Focus was also firmly on China which revealed a mixed bag of economic data from the world’s second biggest economy. It has been building up its defences against any global volatility once the U.S. increases interest rates.
But the shockwaves from the crash of Chinese stock markets and Beijing’s devaluation of the yuan last month have injected a new factor. It eventually triggered a major stock market rout that has since been dubbed “Black Monday”.
At the same time, Mazza warns that investments such as utility stocks and consumer staples may fall out of favor.
Factory output rose 6.1 per cent last month from a year earlier, less than the 6.4 per cent expected but up from July’s six per cent.
Amid all this drama, the Fed remained ambiguous on whether it would raise interest rates or not.
“The uncertainty about when the Fed hike will happen is causing more damage than the Fed hike itself will”, he said.
Tightening at this point “would be a serious policy error”, he said.
The Fed may raise rates by a tiny amount next week, and slightly further at its meetings next month and in December.
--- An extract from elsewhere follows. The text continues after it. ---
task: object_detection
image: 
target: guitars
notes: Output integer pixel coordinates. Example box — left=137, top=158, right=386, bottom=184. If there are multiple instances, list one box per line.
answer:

Fed officials have acknowledged they will consider the recent market turbulence and the outlook for the global economy when making their decision.
While the Fed hike debate goes on, markets will probably stay volatile and rupee is expected to maintain a weakening bias in the short term, it said.
The steel sector is facing problems because of a surge in imports, but the downstream industries like automobile, machine goods makers and power equipment manufacturer, are getting it at a cheaper price, Das said. “It can not surprise anyone”.
“There are several reasons to expect the Fed to be cautious and gradual”.
On the plus side, there is some relatively robust domestic economic data.
“It’s really Fed watch”.
He was replying to a query on whether the government is prepared to deal with the challenges posed by a possible interest rate hike by the United States on September 17.